Gostei da abordagem revolucionária, mas obviamente não fui por este caminho, preferindo ir por uma linha mais, digamos, Barão do Rio Branco e ensinando a ele uma nova palavra: diplomacia.

Expliquei o que era, o que fazem os diplomatas, como esta pode ser uma boa profissão uma vez que o diplomata, em tese, fala muitas línguas, viaja para boa parte do mundo e, o mais bonito, usa uma caneta como arma – não no sentido de uma luta empunhando uma potente BIC quatro cores – e sim para ao término de longas negociações tomando bons cafezinhos chegar a denominadores comuns e assinar com a caneta acordos para o bem de todos os envolvidos, o famoso ganha-ganha.

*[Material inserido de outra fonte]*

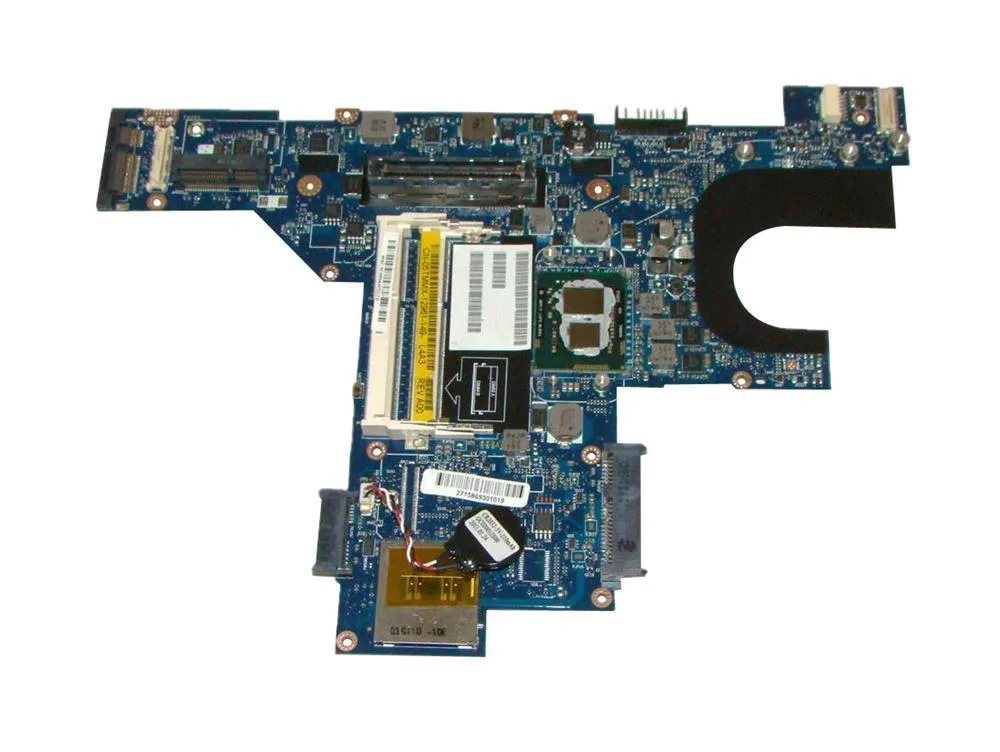 09H8VF - Dell System Board for Latitude E4310 Laptop with Intel i5-520M 2.4GHz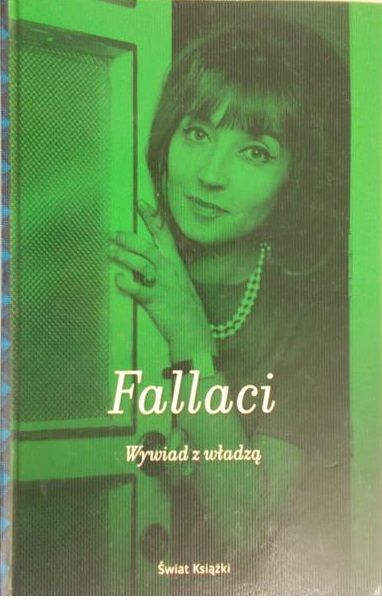 Fallaci Oriana - Wywiad z władza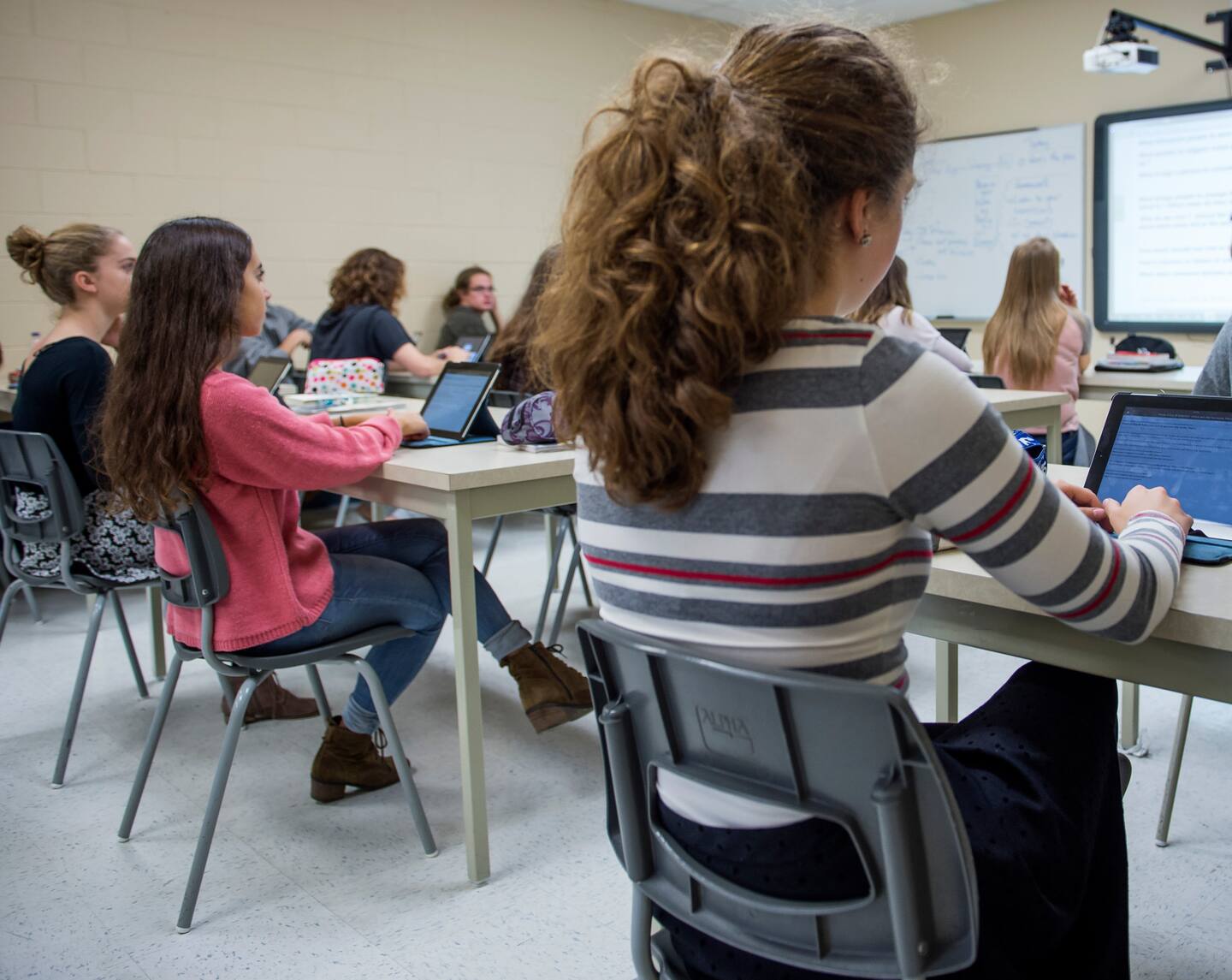 Pénurie : les futurs profs prêts à aider Pénurie : les futurs profs prêts à aider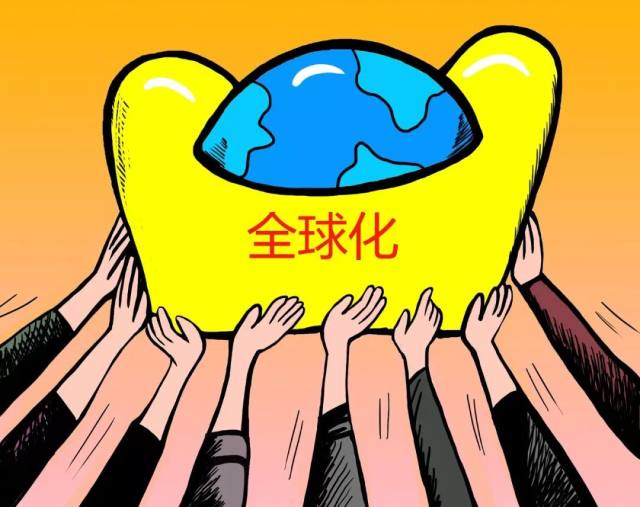 外需萎缩,反全球化中国现在面临的国际形势:当前的中国经济,拼高科技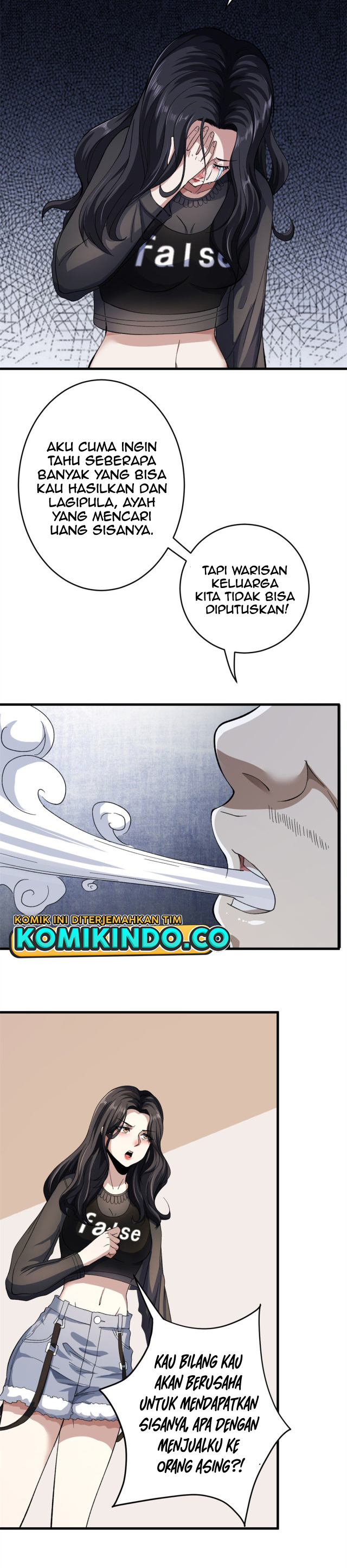 I Can Snatch 999 Types of Abilities (Your Abilities Are Mine/ I Have 999 Abilities) chapter 12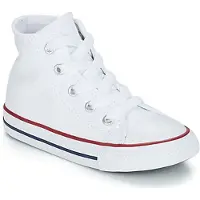 Converse Baskets montantes enfant CHUCK TAYLOR ALL STAR CORE HI garcons - Blanc - 25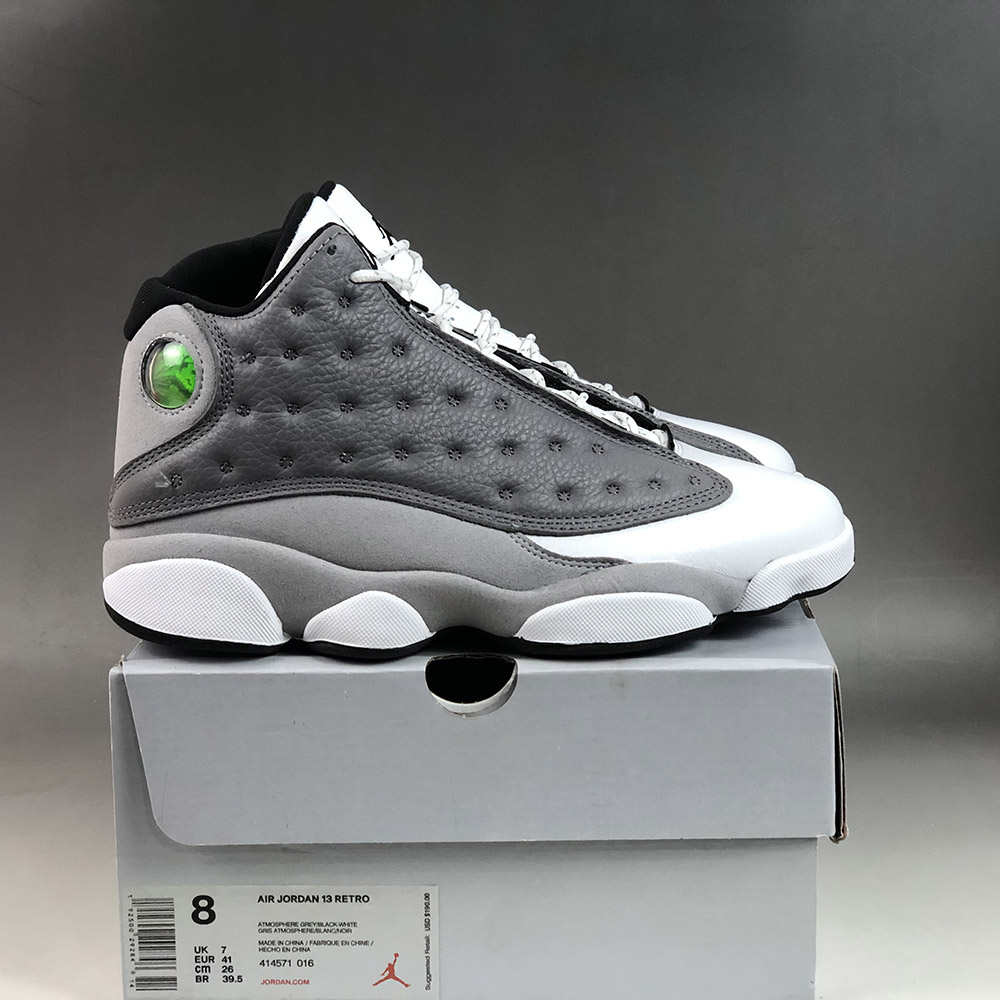 atmosphere gray jordan 13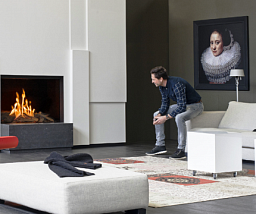 Газовый камин Faber Matrix 1050/650 I Faber Matrix 1050/650 I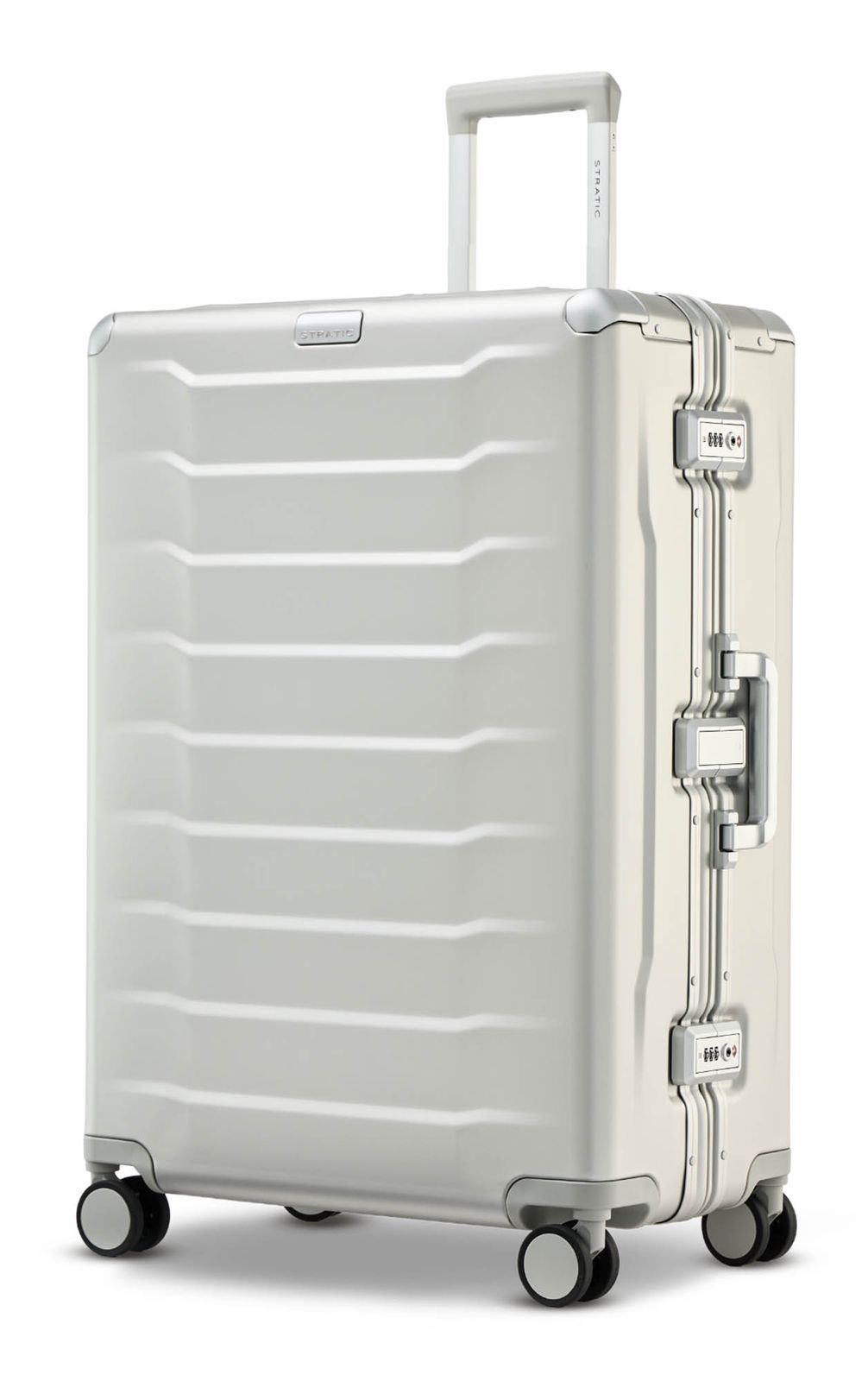 Stratic Phoenix Alu Trolley L Silver Stratic Phoenix Alu Trolley L Silver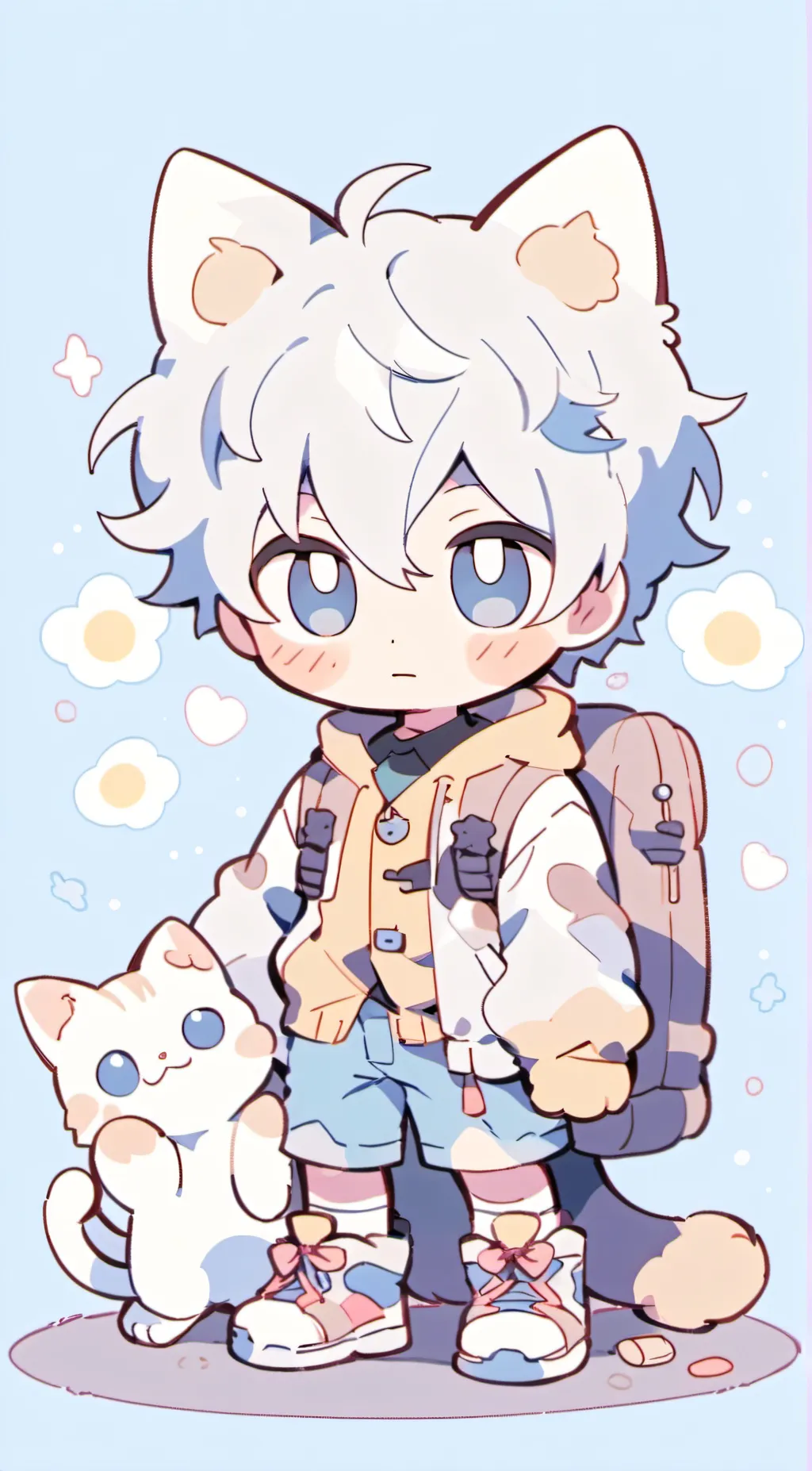 ai character: โซล-มูห์ ดาล background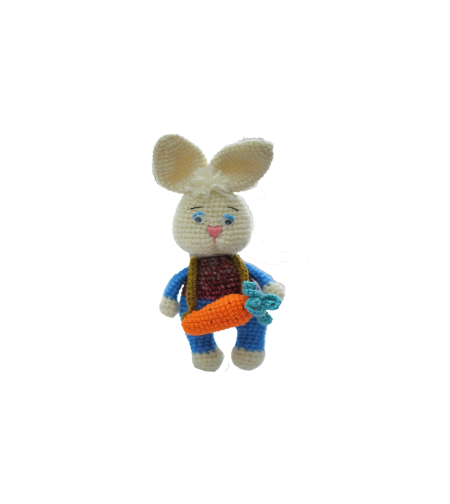 ארנב קטן וחמוד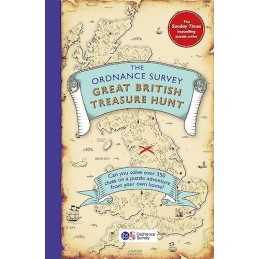 The Ordnance Survey Great British T..., Ordnance Survey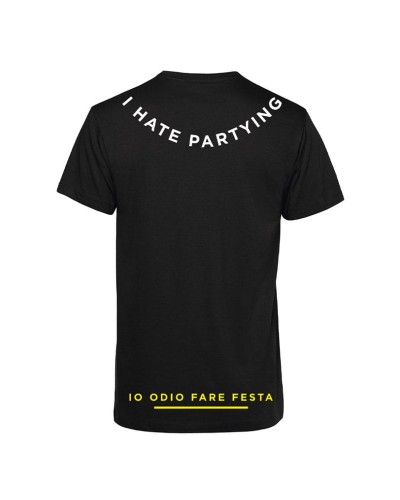T-SHIRT IO ODIO FARE FESTA - Cavax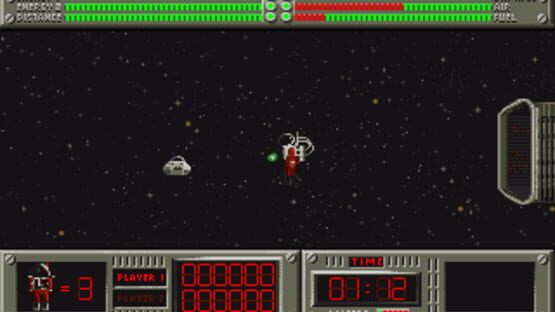 Screenshot Creature 1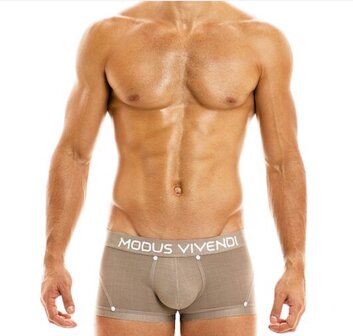 modus vivendi Jeans Boxer Dusty Sand Small 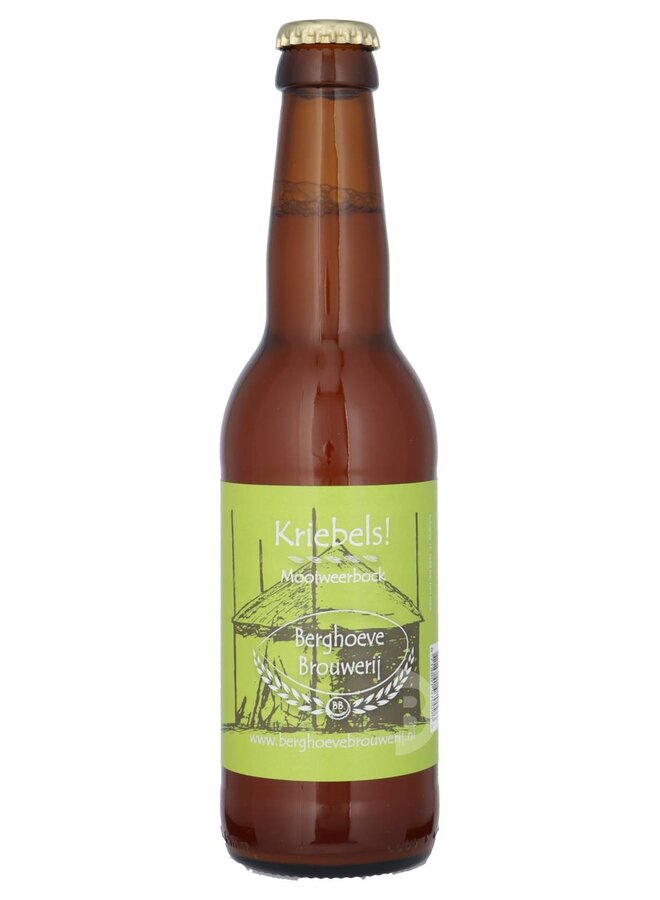 Berghoeve - Kriebels!
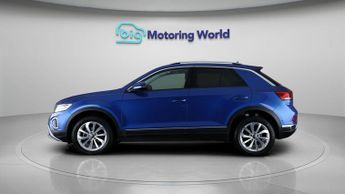 Volkswagen T-Roc STYLE TSI DSG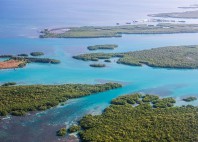 Atoll Turneffe 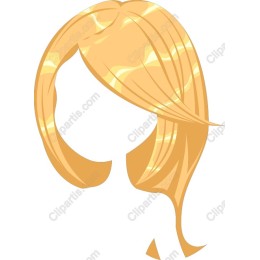 Medium-Length Blonde Wavy Hair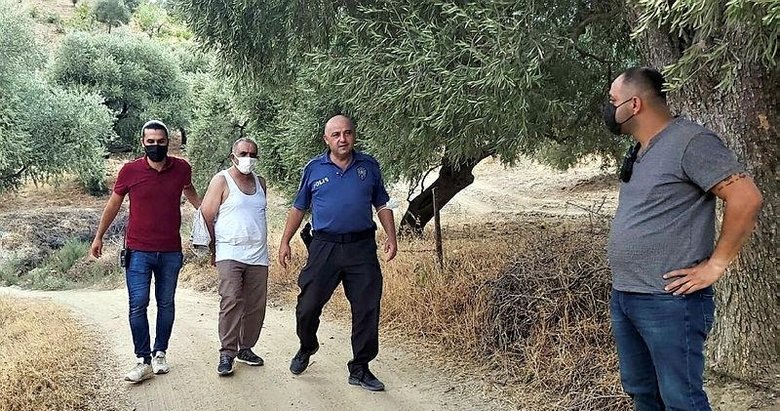 Firariyi kaçtığı kiralık otomobildeki GPS yakalattı! Film sahnelerini aratmayan kovalamaca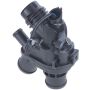 MotoRad 1047-205 Integrated Housing Thermostat-205 Degrees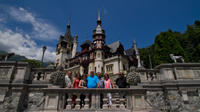 Small-Group Day Trip to Dracula's Castle, Brasov and Peles Castle from Bucharest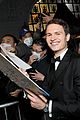ansel elgort supported by violetta komyshan west side story la 04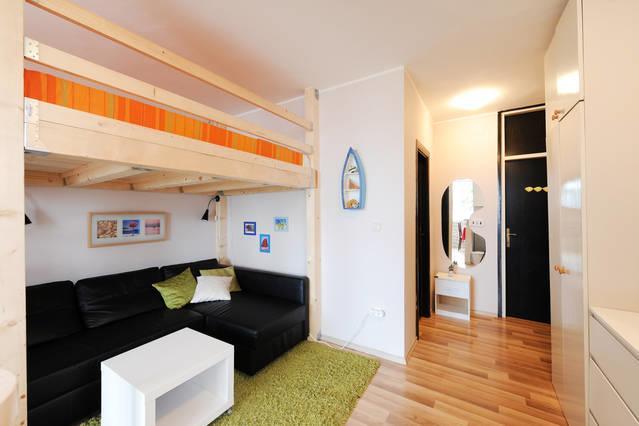 שיבניק Apartment Doris מראה חיצוני תמונה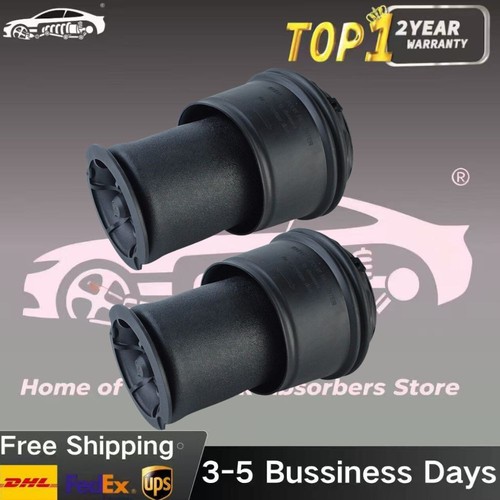 Pair rear air suspension - pair, l&r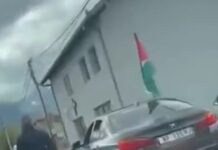 Kosovska policija pohapsila svatove iz Novog Pazara zbog palestinske zastave (VIDEO) kosovska-policija-pohapsila-svatove-iz-novog-pazara-zbog-palestinske-zastave-(video)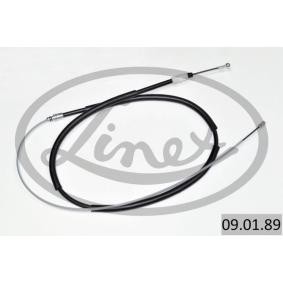 Köp Vajer, driftsbroms av LINEX 09.01.89 till det låga priset 193,08 kr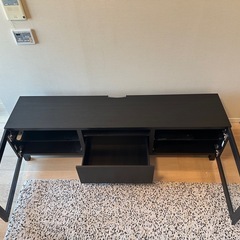 大型テレビキャビネットの画像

Martín arregalou os olhos, sorriu e desapareceu por algum tempo, deixando um rastro de silêncio que em casas onde há criança pode não ser um bom sinal.

Passados uns 10 minutos, ao entrar no quarto dele, Martín estava sentado no chão, de pernas cruzadas, gesticulando com uma nada beligerante caneta na mão e sussurrando para ninguém menos do que Darth Vader e um Stormtrooper, que estavam sentados à sua frente.

Não sei se ele negociava o resgate da Princesa Leia ou se tentava convencê-los a negociar com o outro Império, o do Norte, o fim das guerras eternas e do extermínio do povo palestino, mas que de agora em diante, a diplomacia esteja sempre com ele!